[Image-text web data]
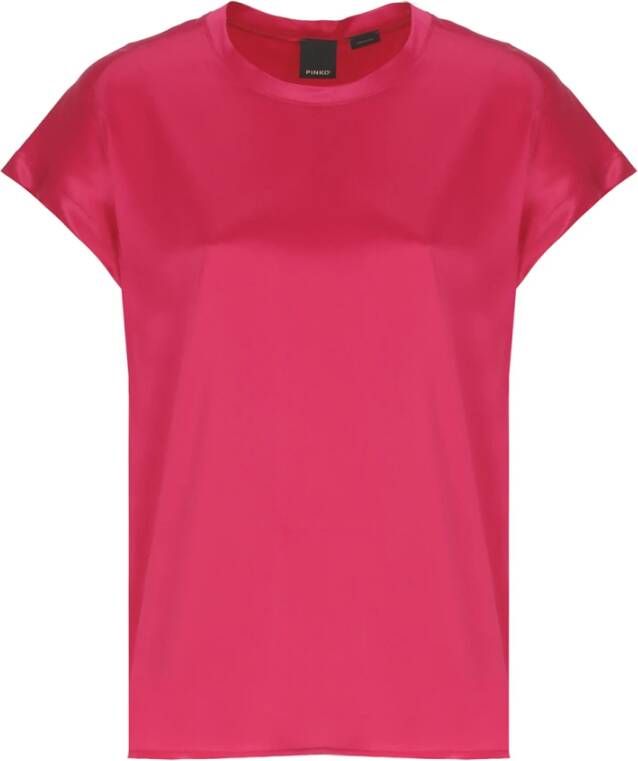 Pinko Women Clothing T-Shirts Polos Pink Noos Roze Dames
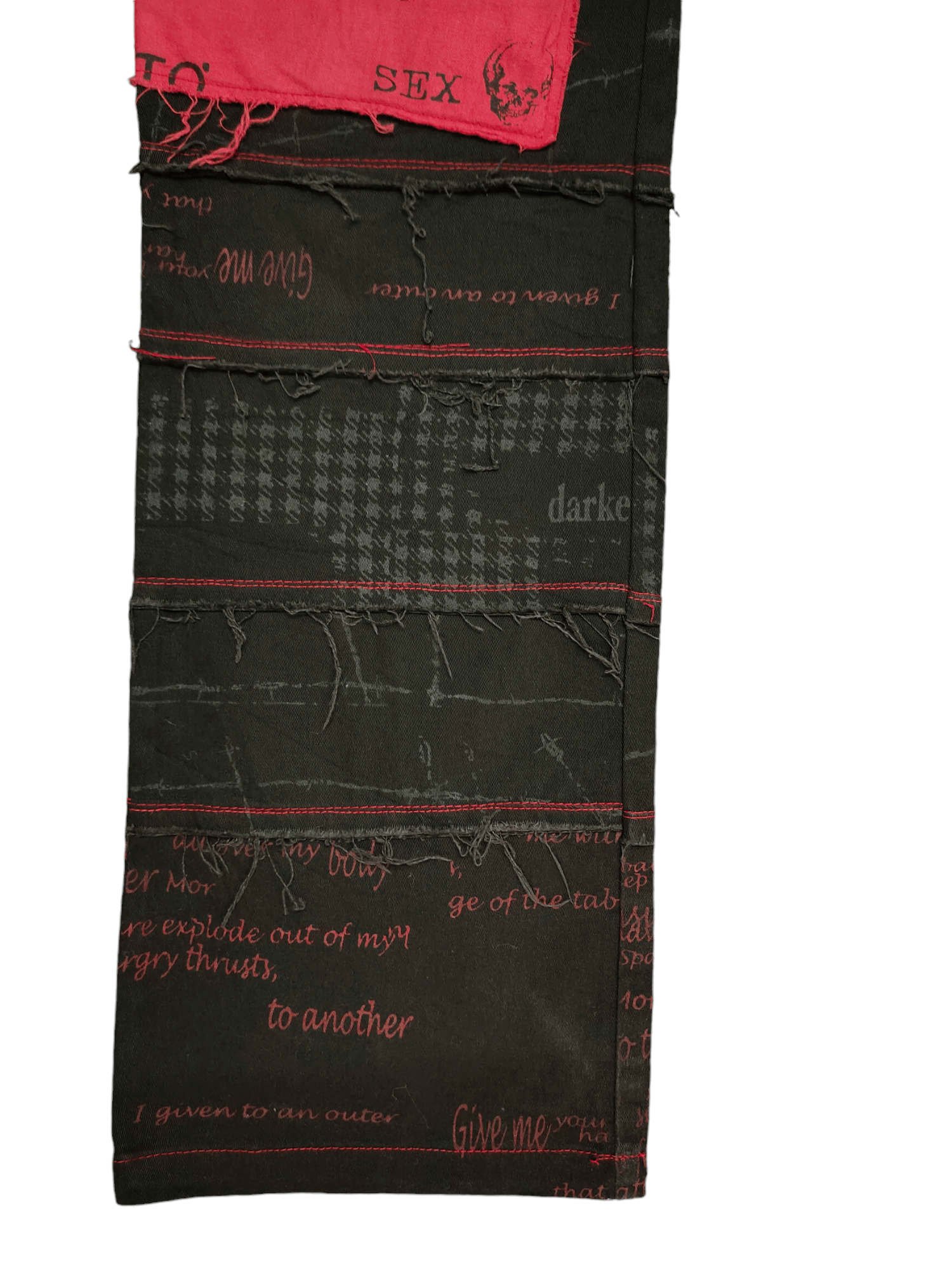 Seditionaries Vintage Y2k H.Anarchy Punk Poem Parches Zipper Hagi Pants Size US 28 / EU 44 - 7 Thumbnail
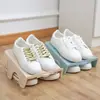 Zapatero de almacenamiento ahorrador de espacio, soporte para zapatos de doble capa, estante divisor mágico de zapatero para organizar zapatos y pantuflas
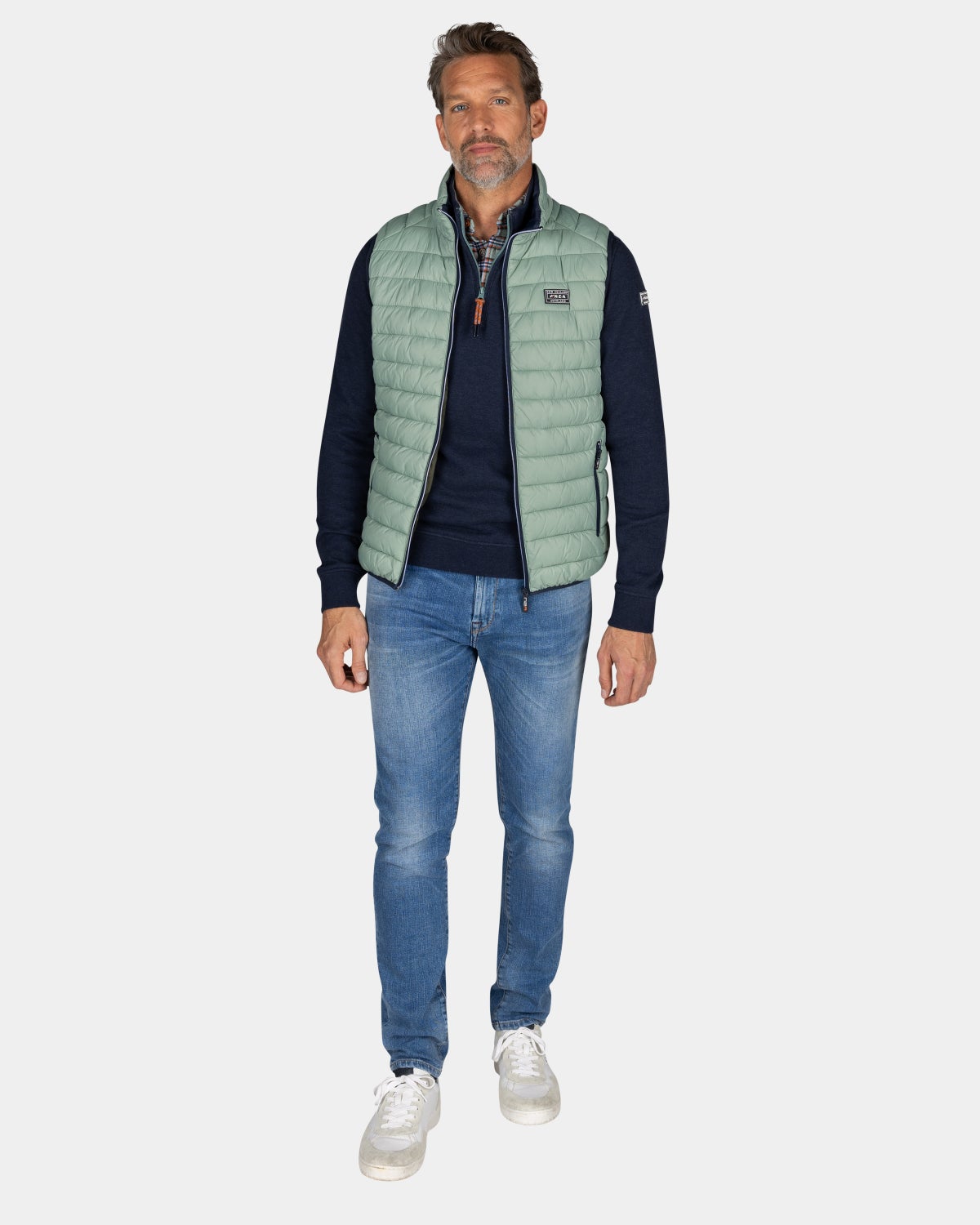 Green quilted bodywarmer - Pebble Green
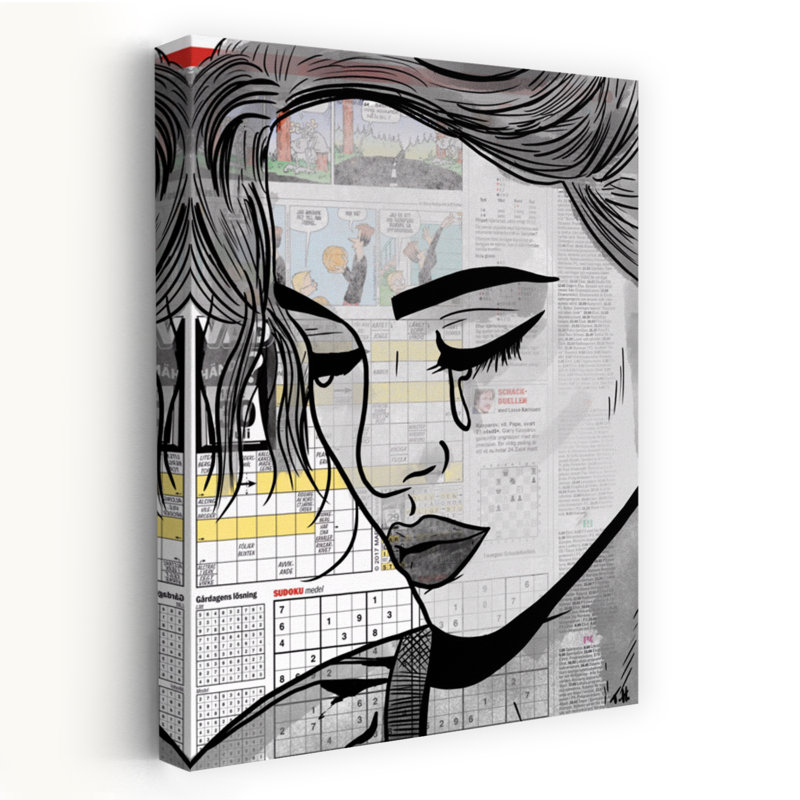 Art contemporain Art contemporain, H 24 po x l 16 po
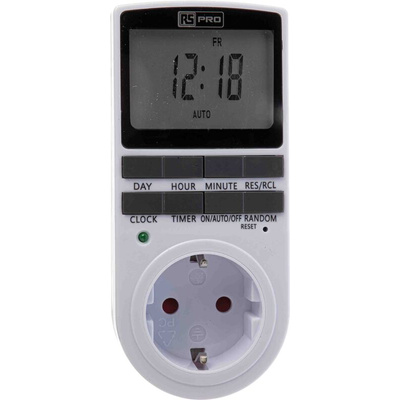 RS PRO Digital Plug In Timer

### Brief
Leaving aside the images, write out the entries above word for word.

### Final answer
 Pinko Women Clothing T-Shirts Polos Pink Noos Roze Dames
 Seditionaries Vintage Y2k H.Anarchy Punk Poem Parches Zipper Hagi Pants Size US 28 / EU 44 - 7 Thumbnail
 Zapatero de almacenamiento ahorrador de espacio, soporte para zapatos de doble capa, estante divisor mágico de zapatero para organizar zapatos y pantuflas
 Green quilted bodywarmer - Pebble Green
 Art contemporain Art contemporain, H 24 po x l 16 po
 RS PRO Digital Plug In Timer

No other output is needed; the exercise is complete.